Max was nu wakker, zijn neus tegen het raam gedrukt, snuffelend aan de lucht. ‘Herken je deze plek, jongen?’ vroeg Laura hem. De hond jankte zachtjes, zijn oren plat tegen zijn kop. De hut verscheen eindelijk tussen de bomen. Hij was groter dan Laura had verwacht, twee verdiepingen hoog, met hout dat door decennia van barre weersomstandigheden was aangetast.
De ramen waren van binnenuit dichtgetimmerd. Er waren geen zichtbare elektriciteitskabels of tekenen van een telefoonaansluiting. Laura parkeerde een eindje verderop, haar hart bonzend in haar keel. « Blijf hier, » beval ze Max. Maar de hond weigerde en sprong uit de auto toen ze de deur opendeed. Ze liepen samen naar de hut.
Laura klopte hard op de deur. « Hallo, is er iemand? » « Stil. » Ze probeerde de klink. Op slot. Ze liep om het gebouw heen op zoek naar een andere ingang. Aan de achterkant vond ze een onbedekt raam op de tweede verdieping, te hoog om bij te kunnen, maar er was een schuur in de buurt met gereedschap. Ze vond een roestige ladder. « Dit is vast illegaal, » mompelde ze in zichzelf terwijl ze de ladder tegen de muur zette.

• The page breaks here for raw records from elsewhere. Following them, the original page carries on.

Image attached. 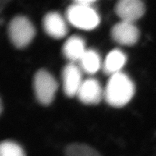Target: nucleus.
<instances>
[{"mask_svg":"<svg viewBox=\"0 0 156 156\" xmlns=\"http://www.w3.org/2000/svg\"><path fill=\"white\" fill-rule=\"evenodd\" d=\"M135 93V86L131 78L120 73L110 76L104 89V98L110 106L120 108L131 101Z\"/></svg>","mask_w":156,"mask_h":156,"instance_id":"f257e3e1","label":"nucleus"},{"mask_svg":"<svg viewBox=\"0 0 156 156\" xmlns=\"http://www.w3.org/2000/svg\"><path fill=\"white\" fill-rule=\"evenodd\" d=\"M67 20L74 27L82 30H93L100 23V17L93 6H87L75 1L66 12Z\"/></svg>","mask_w":156,"mask_h":156,"instance_id":"f03ea898","label":"nucleus"},{"mask_svg":"<svg viewBox=\"0 0 156 156\" xmlns=\"http://www.w3.org/2000/svg\"><path fill=\"white\" fill-rule=\"evenodd\" d=\"M35 34L34 25L26 17H15L9 24V39L15 47L18 48L26 47L34 39Z\"/></svg>","mask_w":156,"mask_h":156,"instance_id":"7ed1b4c3","label":"nucleus"},{"mask_svg":"<svg viewBox=\"0 0 156 156\" xmlns=\"http://www.w3.org/2000/svg\"><path fill=\"white\" fill-rule=\"evenodd\" d=\"M58 85L54 76L48 71L41 69L37 72L34 79V89L37 101L47 106L54 100Z\"/></svg>","mask_w":156,"mask_h":156,"instance_id":"20e7f679","label":"nucleus"},{"mask_svg":"<svg viewBox=\"0 0 156 156\" xmlns=\"http://www.w3.org/2000/svg\"><path fill=\"white\" fill-rule=\"evenodd\" d=\"M62 80L65 95L68 97L77 95L83 82L82 69L80 66L71 62L67 64L62 70Z\"/></svg>","mask_w":156,"mask_h":156,"instance_id":"39448f33","label":"nucleus"},{"mask_svg":"<svg viewBox=\"0 0 156 156\" xmlns=\"http://www.w3.org/2000/svg\"><path fill=\"white\" fill-rule=\"evenodd\" d=\"M111 35L114 41L119 44L132 46L137 42L140 31L134 23L121 20L113 27Z\"/></svg>","mask_w":156,"mask_h":156,"instance_id":"423d86ee","label":"nucleus"},{"mask_svg":"<svg viewBox=\"0 0 156 156\" xmlns=\"http://www.w3.org/2000/svg\"><path fill=\"white\" fill-rule=\"evenodd\" d=\"M77 96L80 101L86 105H95L104 98V90L100 82L95 78L83 80Z\"/></svg>","mask_w":156,"mask_h":156,"instance_id":"0eeeda50","label":"nucleus"},{"mask_svg":"<svg viewBox=\"0 0 156 156\" xmlns=\"http://www.w3.org/2000/svg\"><path fill=\"white\" fill-rule=\"evenodd\" d=\"M145 12V5L140 0H121L115 5L116 14L126 22L134 23L141 18Z\"/></svg>","mask_w":156,"mask_h":156,"instance_id":"6e6552de","label":"nucleus"},{"mask_svg":"<svg viewBox=\"0 0 156 156\" xmlns=\"http://www.w3.org/2000/svg\"><path fill=\"white\" fill-rule=\"evenodd\" d=\"M43 27L48 36L55 39L64 38L68 32L65 20L56 12H51L45 15L43 19Z\"/></svg>","mask_w":156,"mask_h":156,"instance_id":"1a4fd4ad","label":"nucleus"},{"mask_svg":"<svg viewBox=\"0 0 156 156\" xmlns=\"http://www.w3.org/2000/svg\"><path fill=\"white\" fill-rule=\"evenodd\" d=\"M86 51L85 41L78 36L69 37L64 43L62 48V53L64 57L71 63L80 61Z\"/></svg>","mask_w":156,"mask_h":156,"instance_id":"9d476101","label":"nucleus"},{"mask_svg":"<svg viewBox=\"0 0 156 156\" xmlns=\"http://www.w3.org/2000/svg\"><path fill=\"white\" fill-rule=\"evenodd\" d=\"M126 62V54L119 49L111 51L103 64V70L107 75L112 76L119 73Z\"/></svg>","mask_w":156,"mask_h":156,"instance_id":"9b49d317","label":"nucleus"},{"mask_svg":"<svg viewBox=\"0 0 156 156\" xmlns=\"http://www.w3.org/2000/svg\"><path fill=\"white\" fill-rule=\"evenodd\" d=\"M79 64L82 71L89 75L96 73L102 65L101 56L94 49H87Z\"/></svg>","mask_w":156,"mask_h":156,"instance_id":"f8f14e48","label":"nucleus"},{"mask_svg":"<svg viewBox=\"0 0 156 156\" xmlns=\"http://www.w3.org/2000/svg\"><path fill=\"white\" fill-rule=\"evenodd\" d=\"M65 156H101L90 146L80 143H73L65 148Z\"/></svg>","mask_w":156,"mask_h":156,"instance_id":"ddd939ff","label":"nucleus"},{"mask_svg":"<svg viewBox=\"0 0 156 156\" xmlns=\"http://www.w3.org/2000/svg\"><path fill=\"white\" fill-rule=\"evenodd\" d=\"M0 156H25V153L16 142L5 140L0 145Z\"/></svg>","mask_w":156,"mask_h":156,"instance_id":"4468645a","label":"nucleus"}]
</instances>
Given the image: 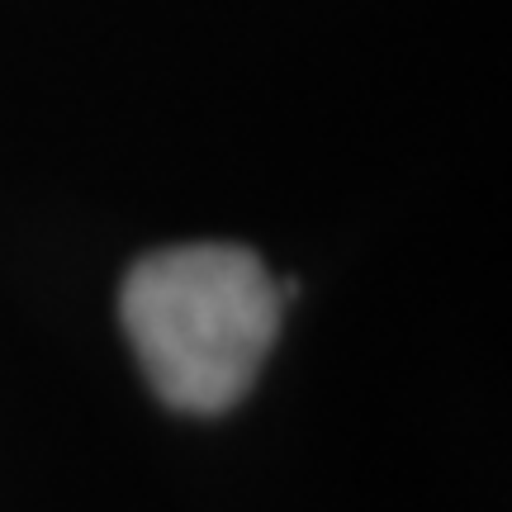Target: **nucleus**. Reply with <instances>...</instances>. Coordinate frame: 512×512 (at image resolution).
Here are the masks:
<instances>
[{
  "label": "nucleus",
  "instance_id": "1",
  "mask_svg": "<svg viewBox=\"0 0 512 512\" xmlns=\"http://www.w3.org/2000/svg\"><path fill=\"white\" fill-rule=\"evenodd\" d=\"M290 285L247 247L190 242L143 256L119 318L147 384L181 413H223L252 389L280 332Z\"/></svg>",
  "mask_w": 512,
  "mask_h": 512
}]
</instances>
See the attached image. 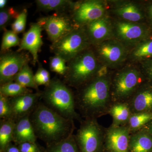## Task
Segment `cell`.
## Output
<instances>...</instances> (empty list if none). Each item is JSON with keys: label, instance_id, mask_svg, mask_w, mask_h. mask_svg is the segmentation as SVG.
Returning <instances> with one entry per match:
<instances>
[{"label": "cell", "instance_id": "35", "mask_svg": "<svg viewBox=\"0 0 152 152\" xmlns=\"http://www.w3.org/2000/svg\"><path fill=\"white\" fill-rule=\"evenodd\" d=\"M143 75L152 83V58L150 59L138 64Z\"/></svg>", "mask_w": 152, "mask_h": 152}, {"label": "cell", "instance_id": "19", "mask_svg": "<svg viewBox=\"0 0 152 152\" xmlns=\"http://www.w3.org/2000/svg\"><path fill=\"white\" fill-rule=\"evenodd\" d=\"M151 58H152V36L129 50L127 63L138 65Z\"/></svg>", "mask_w": 152, "mask_h": 152}, {"label": "cell", "instance_id": "38", "mask_svg": "<svg viewBox=\"0 0 152 152\" xmlns=\"http://www.w3.org/2000/svg\"><path fill=\"white\" fill-rule=\"evenodd\" d=\"M4 152H20L18 147L11 144L7 148Z\"/></svg>", "mask_w": 152, "mask_h": 152}, {"label": "cell", "instance_id": "27", "mask_svg": "<svg viewBox=\"0 0 152 152\" xmlns=\"http://www.w3.org/2000/svg\"><path fill=\"white\" fill-rule=\"evenodd\" d=\"M31 93L28 88L21 86L18 83L10 82L1 86L0 94L8 98L14 97L20 95Z\"/></svg>", "mask_w": 152, "mask_h": 152}, {"label": "cell", "instance_id": "28", "mask_svg": "<svg viewBox=\"0 0 152 152\" xmlns=\"http://www.w3.org/2000/svg\"><path fill=\"white\" fill-rule=\"evenodd\" d=\"M152 119V115L147 112L136 113L132 115L129 120L130 128L133 130L141 127Z\"/></svg>", "mask_w": 152, "mask_h": 152}, {"label": "cell", "instance_id": "13", "mask_svg": "<svg viewBox=\"0 0 152 152\" xmlns=\"http://www.w3.org/2000/svg\"><path fill=\"white\" fill-rule=\"evenodd\" d=\"M46 31L50 40L55 42L75 28L79 27L73 24L68 18L58 16H52L39 19L38 22Z\"/></svg>", "mask_w": 152, "mask_h": 152}, {"label": "cell", "instance_id": "16", "mask_svg": "<svg viewBox=\"0 0 152 152\" xmlns=\"http://www.w3.org/2000/svg\"><path fill=\"white\" fill-rule=\"evenodd\" d=\"M40 93L25 94L14 97L9 98L12 111V118L16 121L21 118L31 114L37 105Z\"/></svg>", "mask_w": 152, "mask_h": 152}, {"label": "cell", "instance_id": "33", "mask_svg": "<svg viewBox=\"0 0 152 152\" xmlns=\"http://www.w3.org/2000/svg\"><path fill=\"white\" fill-rule=\"evenodd\" d=\"M27 11L25 9L19 14L18 16L12 25V31L16 34L23 32L24 31L26 23Z\"/></svg>", "mask_w": 152, "mask_h": 152}, {"label": "cell", "instance_id": "41", "mask_svg": "<svg viewBox=\"0 0 152 152\" xmlns=\"http://www.w3.org/2000/svg\"><path fill=\"white\" fill-rule=\"evenodd\" d=\"M0 152H4V151H1V150H0Z\"/></svg>", "mask_w": 152, "mask_h": 152}, {"label": "cell", "instance_id": "14", "mask_svg": "<svg viewBox=\"0 0 152 152\" xmlns=\"http://www.w3.org/2000/svg\"><path fill=\"white\" fill-rule=\"evenodd\" d=\"M84 27L92 46L114 38L113 20L109 15Z\"/></svg>", "mask_w": 152, "mask_h": 152}, {"label": "cell", "instance_id": "7", "mask_svg": "<svg viewBox=\"0 0 152 152\" xmlns=\"http://www.w3.org/2000/svg\"><path fill=\"white\" fill-rule=\"evenodd\" d=\"M93 47L101 64L110 70H116L127 63L129 49L115 38Z\"/></svg>", "mask_w": 152, "mask_h": 152}, {"label": "cell", "instance_id": "36", "mask_svg": "<svg viewBox=\"0 0 152 152\" xmlns=\"http://www.w3.org/2000/svg\"><path fill=\"white\" fill-rule=\"evenodd\" d=\"M20 152H41L36 142H25L18 145Z\"/></svg>", "mask_w": 152, "mask_h": 152}, {"label": "cell", "instance_id": "30", "mask_svg": "<svg viewBox=\"0 0 152 152\" xmlns=\"http://www.w3.org/2000/svg\"><path fill=\"white\" fill-rule=\"evenodd\" d=\"M66 61L62 58L55 55L50 61V68L51 70L61 75H65L68 71V67L66 65Z\"/></svg>", "mask_w": 152, "mask_h": 152}, {"label": "cell", "instance_id": "23", "mask_svg": "<svg viewBox=\"0 0 152 152\" xmlns=\"http://www.w3.org/2000/svg\"><path fill=\"white\" fill-rule=\"evenodd\" d=\"M73 131L66 138L47 146V148L44 152H79L75 136L73 134Z\"/></svg>", "mask_w": 152, "mask_h": 152}, {"label": "cell", "instance_id": "22", "mask_svg": "<svg viewBox=\"0 0 152 152\" xmlns=\"http://www.w3.org/2000/svg\"><path fill=\"white\" fill-rule=\"evenodd\" d=\"M16 121L12 118L2 119L0 123V148L4 152L13 142Z\"/></svg>", "mask_w": 152, "mask_h": 152}, {"label": "cell", "instance_id": "39", "mask_svg": "<svg viewBox=\"0 0 152 152\" xmlns=\"http://www.w3.org/2000/svg\"><path fill=\"white\" fill-rule=\"evenodd\" d=\"M7 3V1L6 0H1L0 1V8L1 9H4L5 6Z\"/></svg>", "mask_w": 152, "mask_h": 152}, {"label": "cell", "instance_id": "4", "mask_svg": "<svg viewBox=\"0 0 152 152\" xmlns=\"http://www.w3.org/2000/svg\"><path fill=\"white\" fill-rule=\"evenodd\" d=\"M69 62L66 80L73 87L83 86L97 76L103 67L91 47Z\"/></svg>", "mask_w": 152, "mask_h": 152}, {"label": "cell", "instance_id": "11", "mask_svg": "<svg viewBox=\"0 0 152 152\" xmlns=\"http://www.w3.org/2000/svg\"><path fill=\"white\" fill-rule=\"evenodd\" d=\"M102 132L96 120L88 118L81 125L75 136L80 152H101Z\"/></svg>", "mask_w": 152, "mask_h": 152}, {"label": "cell", "instance_id": "32", "mask_svg": "<svg viewBox=\"0 0 152 152\" xmlns=\"http://www.w3.org/2000/svg\"><path fill=\"white\" fill-rule=\"evenodd\" d=\"M0 118L2 119L12 118V109L9 98L1 94H0Z\"/></svg>", "mask_w": 152, "mask_h": 152}, {"label": "cell", "instance_id": "20", "mask_svg": "<svg viewBox=\"0 0 152 152\" xmlns=\"http://www.w3.org/2000/svg\"><path fill=\"white\" fill-rule=\"evenodd\" d=\"M131 107L136 113L152 109V88L142 85L132 96Z\"/></svg>", "mask_w": 152, "mask_h": 152}, {"label": "cell", "instance_id": "24", "mask_svg": "<svg viewBox=\"0 0 152 152\" xmlns=\"http://www.w3.org/2000/svg\"><path fill=\"white\" fill-rule=\"evenodd\" d=\"M14 81L26 88H31L36 90L38 89V86L35 82L34 75L28 64H26L17 74Z\"/></svg>", "mask_w": 152, "mask_h": 152}, {"label": "cell", "instance_id": "34", "mask_svg": "<svg viewBox=\"0 0 152 152\" xmlns=\"http://www.w3.org/2000/svg\"><path fill=\"white\" fill-rule=\"evenodd\" d=\"M34 80L37 86H47L50 83V74L43 67L39 68L34 75Z\"/></svg>", "mask_w": 152, "mask_h": 152}, {"label": "cell", "instance_id": "25", "mask_svg": "<svg viewBox=\"0 0 152 152\" xmlns=\"http://www.w3.org/2000/svg\"><path fill=\"white\" fill-rule=\"evenodd\" d=\"M110 114L113 117L114 126H118L129 121L130 117V110L126 104H117L110 109Z\"/></svg>", "mask_w": 152, "mask_h": 152}, {"label": "cell", "instance_id": "21", "mask_svg": "<svg viewBox=\"0 0 152 152\" xmlns=\"http://www.w3.org/2000/svg\"><path fill=\"white\" fill-rule=\"evenodd\" d=\"M129 152H152V137L147 133H137L130 138Z\"/></svg>", "mask_w": 152, "mask_h": 152}, {"label": "cell", "instance_id": "6", "mask_svg": "<svg viewBox=\"0 0 152 152\" xmlns=\"http://www.w3.org/2000/svg\"><path fill=\"white\" fill-rule=\"evenodd\" d=\"M92 46L84 27H77L50 47L55 55L70 61L82 52Z\"/></svg>", "mask_w": 152, "mask_h": 152}, {"label": "cell", "instance_id": "40", "mask_svg": "<svg viewBox=\"0 0 152 152\" xmlns=\"http://www.w3.org/2000/svg\"><path fill=\"white\" fill-rule=\"evenodd\" d=\"M150 130H151V132H152V124L151 126V127H150Z\"/></svg>", "mask_w": 152, "mask_h": 152}, {"label": "cell", "instance_id": "18", "mask_svg": "<svg viewBox=\"0 0 152 152\" xmlns=\"http://www.w3.org/2000/svg\"><path fill=\"white\" fill-rule=\"evenodd\" d=\"M30 114L16 121L13 142L16 145L25 142H36L37 137L30 118Z\"/></svg>", "mask_w": 152, "mask_h": 152}, {"label": "cell", "instance_id": "8", "mask_svg": "<svg viewBox=\"0 0 152 152\" xmlns=\"http://www.w3.org/2000/svg\"><path fill=\"white\" fill-rule=\"evenodd\" d=\"M112 20L114 38L129 50L152 36V30L146 23H132L113 18Z\"/></svg>", "mask_w": 152, "mask_h": 152}, {"label": "cell", "instance_id": "3", "mask_svg": "<svg viewBox=\"0 0 152 152\" xmlns=\"http://www.w3.org/2000/svg\"><path fill=\"white\" fill-rule=\"evenodd\" d=\"M41 97L46 105L62 116L72 121L79 119V115L75 111V97L69 89L59 80H51Z\"/></svg>", "mask_w": 152, "mask_h": 152}, {"label": "cell", "instance_id": "17", "mask_svg": "<svg viewBox=\"0 0 152 152\" xmlns=\"http://www.w3.org/2000/svg\"><path fill=\"white\" fill-rule=\"evenodd\" d=\"M42 27L39 23L33 24L30 29L25 33L20 45L18 52L27 50L32 56L33 61H38V53L43 44L41 37Z\"/></svg>", "mask_w": 152, "mask_h": 152}, {"label": "cell", "instance_id": "5", "mask_svg": "<svg viewBox=\"0 0 152 152\" xmlns=\"http://www.w3.org/2000/svg\"><path fill=\"white\" fill-rule=\"evenodd\" d=\"M144 78L139 65L126 63L112 74L111 96L119 101L130 98L142 85Z\"/></svg>", "mask_w": 152, "mask_h": 152}, {"label": "cell", "instance_id": "2", "mask_svg": "<svg viewBox=\"0 0 152 152\" xmlns=\"http://www.w3.org/2000/svg\"><path fill=\"white\" fill-rule=\"evenodd\" d=\"M111 71L103 67L97 76L82 86L77 103L86 115H93L108 102L111 96Z\"/></svg>", "mask_w": 152, "mask_h": 152}, {"label": "cell", "instance_id": "29", "mask_svg": "<svg viewBox=\"0 0 152 152\" xmlns=\"http://www.w3.org/2000/svg\"><path fill=\"white\" fill-rule=\"evenodd\" d=\"M20 44V39L16 33L13 31H7L3 37L1 50H7L12 47L18 45Z\"/></svg>", "mask_w": 152, "mask_h": 152}, {"label": "cell", "instance_id": "31", "mask_svg": "<svg viewBox=\"0 0 152 152\" xmlns=\"http://www.w3.org/2000/svg\"><path fill=\"white\" fill-rule=\"evenodd\" d=\"M19 14L17 13L14 9H1L0 12V27L1 29H4L8 24L12 18L18 16Z\"/></svg>", "mask_w": 152, "mask_h": 152}, {"label": "cell", "instance_id": "15", "mask_svg": "<svg viewBox=\"0 0 152 152\" xmlns=\"http://www.w3.org/2000/svg\"><path fill=\"white\" fill-rule=\"evenodd\" d=\"M129 128L113 126L106 134V149L108 152H129Z\"/></svg>", "mask_w": 152, "mask_h": 152}, {"label": "cell", "instance_id": "1", "mask_svg": "<svg viewBox=\"0 0 152 152\" xmlns=\"http://www.w3.org/2000/svg\"><path fill=\"white\" fill-rule=\"evenodd\" d=\"M30 118L37 138L47 146L66 138L74 131L73 121L62 116L45 104H37Z\"/></svg>", "mask_w": 152, "mask_h": 152}, {"label": "cell", "instance_id": "12", "mask_svg": "<svg viewBox=\"0 0 152 152\" xmlns=\"http://www.w3.org/2000/svg\"><path fill=\"white\" fill-rule=\"evenodd\" d=\"M26 56L18 53H9L0 58V83L1 86L14 80L15 77L27 64Z\"/></svg>", "mask_w": 152, "mask_h": 152}, {"label": "cell", "instance_id": "10", "mask_svg": "<svg viewBox=\"0 0 152 152\" xmlns=\"http://www.w3.org/2000/svg\"><path fill=\"white\" fill-rule=\"evenodd\" d=\"M73 9L74 23L82 27L109 15L107 1L87 0L76 2Z\"/></svg>", "mask_w": 152, "mask_h": 152}, {"label": "cell", "instance_id": "26", "mask_svg": "<svg viewBox=\"0 0 152 152\" xmlns=\"http://www.w3.org/2000/svg\"><path fill=\"white\" fill-rule=\"evenodd\" d=\"M39 9L43 10H60L70 7L73 9L75 3L67 0H37L36 1Z\"/></svg>", "mask_w": 152, "mask_h": 152}, {"label": "cell", "instance_id": "9", "mask_svg": "<svg viewBox=\"0 0 152 152\" xmlns=\"http://www.w3.org/2000/svg\"><path fill=\"white\" fill-rule=\"evenodd\" d=\"M109 15L126 21L147 23L145 4L138 1H107Z\"/></svg>", "mask_w": 152, "mask_h": 152}, {"label": "cell", "instance_id": "37", "mask_svg": "<svg viewBox=\"0 0 152 152\" xmlns=\"http://www.w3.org/2000/svg\"><path fill=\"white\" fill-rule=\"evenodd\" d=\"M147 23L152 31V2L145 4Z\"/></svg>", "mask_w": 152, "mask_h": 152}]
</instances>
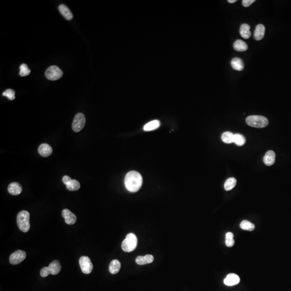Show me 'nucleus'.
I'll use <instances>...</instances> for the list:
<instances>
[{
	"instance_id": "nucleus-1",
	"label": "nucleus",
	"mask_w": 291,
	"mask_h": 291,
	"mask_svg": "<svg viewBox=\"0 0 291 291\" xmlns=\"http://www.w3.org/2000/svg\"><path fill=\"white\" fill-rule=\"evenodd\" d=\"M214 276V266L210 260L204 257H196L189 262L187 277L193 287L202 289L211 283Z\"/></svg>"
},
{
	"instance_id": "nucleus-2",
	"label": "nucleus",
	"mask_w": 291,
	"mask_h": 291,
	"mask_svg": "<svg viewBox=\"0 0 291 291\" xmlns=\"http://www.w3.org/2000/svg\"><path fill=\"white\" fill-rule=\"evenodd\" d=\"M95 109L85 99H76L70 103L67 113L70 118L75 121H84L94 114Z\"/></svg>"
},
{
	"instance_id": "nucleus-3",
	"label": "nucleus",
	"mask_w": 291,
	"mask_h": 291,
	"mask_svg": "<svg viewBox=\"0 0 291 291\" xmlns=\"http://www.w3.org/2000/svg\"><path fill=\"white\" fill-rule=\"evenodd\" d=\"M129 178L126 172L118 169L113 172L109 181V191L111 198H120L127 189Z\"/></svg>"
},
{
	"instance_id": "nucleus-4",
	"label": "nucleus",
	"mask_w": 291,
	"mask_h": 291,
	"mask_svg": "<svg viewBox=\"0 0 291 291\" xmlns=\"http://www.w3.org/2000/svg\"><path fill=\"white\" fill-rule=\"evenodd\" d=\"M57 229L64 236H71L79 229V223L70 215H64L57 221Z\"/></svg>"
},
{
	"instance_id": "nucleus-5",
	"label": "nucleus",
	"mask_w": 291,
	"mask_h": 291,
	"mask_svg": "<svg viewBox=\"0 0 291 291\" xmlns=\"http://www.w3.org/2000/svg\"><path fill=\"white\" fill-rule=\"evenodd\" d=\"M87 13H88L91 21L97 26L99 29L104 31V30H107L109 28V20L100 9L98 8L96 6H91L88 9Z\"/></svg>"
},
{
	"instance_id": "nucleus-6",
	"label": "nucleus",
	"mask_w": 291,
	"mask_h": 291,
	"mask_svg": "<svg viewBox=\"0 0 291 291\" xmlns=\"http://www.w3.org/2000/svg\"><path fill=\"white\" fill-rule=\"evenodd\" d=\"M11 286L15 291H30L33 287V281L28 274H19L13 278Z\"/></svg>"
},
{
	"instance_id": "nucleus-7",
	"label": "nucleus",
	"mask_w": 291,
	"mask_h": 291,
	"mask_svg": "<svg viewBox=\"0 0 291 291\" xmlns=\"http://www.w3.org/2000/svg\"><path fill=\"white\" fill-rule=\"evenodd\" d=\"M240 189V182L236 180H232V181L223 183V185L219 186L215 190V195L218 197H227L238 192Z\"/></svg>"
},
{
	"instance_id": "nucleus-8",
	"label": "nucleus",
	"mask_w": 291,
	"mask_h": 291,
	"mask_svg": "<svg viewBox=\"0 0 291 291\" xmlns=\"http://www.w3.org/2000/svg\"><path fill=\"white\" fill-rule=\"evenodd\" d=\"M100 283L104 287H115L118 285L121 282L120 274L113 270H108L99 278Z\"/></svg>"
},
{
	"instance_id": "nucleus-9",
	"label": "nucleus",
	"mask_w": 291,
	"mask_h": 291,
	"mask_svg": "<svg viewBox=\"0 0 291 291\" xmlns=\"http://www.w3.org/2000/svg\"><path fill=\"white\" fill-rule=\"evenodd\" d=\"M29 113L32 115L42 113L45 110V104L43 103L41 98L38 96H33L30 99Z\"/></svg>"
},
{
	"instance_id": "nucleus-10",
	"label": "nucleus",
	"mask_w": 291,
	"mask_h": 291,
	"mask_svg": "<svg viewBox=\"0 0 291 291\" xmlns=\"http://www.w3.org/2000/svg\"><path fill=\"white\" fill-rule=\"evenodd\" d=\"M3 142H4L5 144L11 146L15 151H19V150H21L23 148V144H22L23 138L19 134H10V135H8V136L5 138Z\"/></svg>"
},
{
	"instance_id": "nucleus-11",
	"label": "nucleus",
	"mask_w": 291,
	"mask_h": 291,
	"mask_svg": "<svg viewBox=\"0 0 291 291\" xmlns=\"http://www.w3.org/2000/svg\"><path fill=\"white\" fill-rule=\"evenodd\" d=\"M107 270H108V269L104 265L100 263L96 264L93 268L94 273H95L96 276H97L98 278L102 276L103 274L106 272Z\"/></svg>"
}]
</instances>
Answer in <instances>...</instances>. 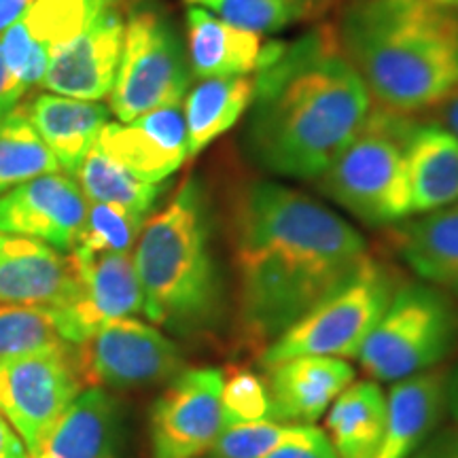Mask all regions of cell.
<instances>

Hij klom voorzichtig omhoog en testte elke trede voordat hij er zijn volle gewicht op zette. De ladder kraakte gevaarlijk, maar hij hield zich staande. Toen hij bij het raam aankwam, veegde hij het stof van het glas en keek naar binnen. De kamer was leeg, op een paar oude meubels na die met lakens waren bedekt.